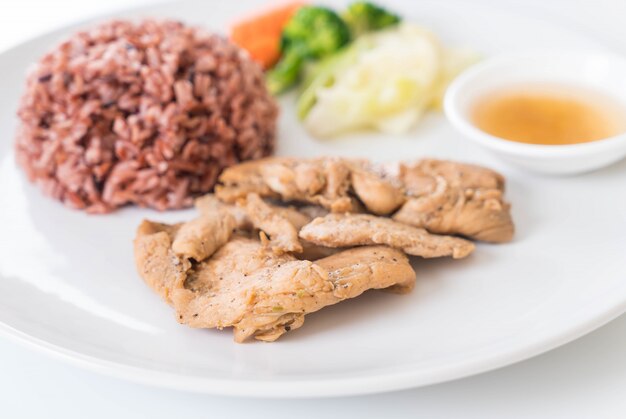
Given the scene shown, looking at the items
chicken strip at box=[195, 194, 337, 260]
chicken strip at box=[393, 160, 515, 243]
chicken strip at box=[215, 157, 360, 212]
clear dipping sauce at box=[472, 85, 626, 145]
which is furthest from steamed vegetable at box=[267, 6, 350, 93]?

#### [Work required]
Reproduce the data word for word, excluding its pictures.

#### [Answer to this exercise]
Given the scene shown, looking at the items
chicken strip at box=[195, 194, 337, 260]
chicken strip at box=[393, 160, 515, 243]
chicken strip at box=[215, 157, 360, 212]
clear dipping sauce at box=[472, 85, 626, 145]
which is furthest from steamed vegetable at box=[267, 6, 350, 93]?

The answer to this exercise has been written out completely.